A source close to the board said that “Hillsong is not a Houston family church anymore”, citing changes to the board’s membership that “could have never happened under Brian, who ran it like a fiefdom”. In a further departure from its founder, the source added, the church has taken on board criticisms of “bad theology”, particularly coming from the United States, slating Houston’s teachings as a pastor as “just motivation”.
Over several long days on the witness stand during his criminal trial, Houston’s trademark slogan “the best is yet to come” seemed more and more hollow. Making small talk with the gallery, he hearkened back to memories of the attendance in church of a frequent media critic’s family, and joked with the detective who investigated him that it was better to be sitting on the other side of the witness stand.
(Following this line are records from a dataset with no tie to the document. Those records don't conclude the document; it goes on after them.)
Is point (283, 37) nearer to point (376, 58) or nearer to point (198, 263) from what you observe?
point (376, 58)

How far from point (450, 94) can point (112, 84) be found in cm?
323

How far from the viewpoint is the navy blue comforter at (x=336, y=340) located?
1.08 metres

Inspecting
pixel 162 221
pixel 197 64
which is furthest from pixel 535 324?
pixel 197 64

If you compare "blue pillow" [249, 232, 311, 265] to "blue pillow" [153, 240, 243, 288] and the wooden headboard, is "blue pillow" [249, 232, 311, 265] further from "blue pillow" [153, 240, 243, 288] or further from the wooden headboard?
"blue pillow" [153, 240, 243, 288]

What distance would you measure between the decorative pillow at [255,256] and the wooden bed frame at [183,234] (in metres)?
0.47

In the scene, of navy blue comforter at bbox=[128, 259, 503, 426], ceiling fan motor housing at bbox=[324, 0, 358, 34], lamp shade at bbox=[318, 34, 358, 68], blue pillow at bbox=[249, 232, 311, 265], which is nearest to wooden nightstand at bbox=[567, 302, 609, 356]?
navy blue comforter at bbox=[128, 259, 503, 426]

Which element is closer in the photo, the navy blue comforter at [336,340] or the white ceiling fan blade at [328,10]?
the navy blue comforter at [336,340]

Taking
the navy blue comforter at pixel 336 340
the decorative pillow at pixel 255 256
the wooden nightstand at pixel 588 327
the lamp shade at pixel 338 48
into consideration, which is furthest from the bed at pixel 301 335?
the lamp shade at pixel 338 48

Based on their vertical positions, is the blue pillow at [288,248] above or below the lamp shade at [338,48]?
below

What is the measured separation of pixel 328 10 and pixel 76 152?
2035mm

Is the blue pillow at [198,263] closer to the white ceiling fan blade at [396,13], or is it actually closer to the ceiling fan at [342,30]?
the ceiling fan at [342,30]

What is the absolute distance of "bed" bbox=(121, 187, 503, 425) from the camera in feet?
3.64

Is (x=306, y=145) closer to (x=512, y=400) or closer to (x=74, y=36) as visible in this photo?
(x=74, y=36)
No slogan, no positivity, could paper over his vulnerability.
Humiliated in the court of public opinion, and with little hope of gaining back control of Hillsong, his early attempts to rehabilitate his reputation before the trial – sparsely attended “Evening with Brian and Bobbie” events – were unsuccessful. Senior figures in the church continue to receive “streams of texts” from Houston that speak to a sense of bitterness and betrayal.
Recently selling their multimillion-dollar Sydney home, the Houstons are reportedly applying for green cards in the United States, sponsored by mentor and friend Casey Treat. Treat is said to be concerned about Houston’s recent behaviour and state of mind, and is looking out for him – the two are also working on a new church venture.
But Houston is keenly aware that any criminal record would quash his application – not to mention that he is “terrified”, as one former colleague put it, of going to jail. Committed evangelicals, both Houston and Lentz are plotting their public rebirth sooner rather than later – that moment when they can confess their sins, and, more importantly, tell their side of events. Having had his day in court, it’s clear Houston is desperate to testify in a more comfortable setting, taking to Twitter a number of times last year with messages about how “the truth will always win”. But in order for it to do so, both Houston and the church he founded must overcome something that has always been a gospel in Hillsong: that modern faith is about telling a good story.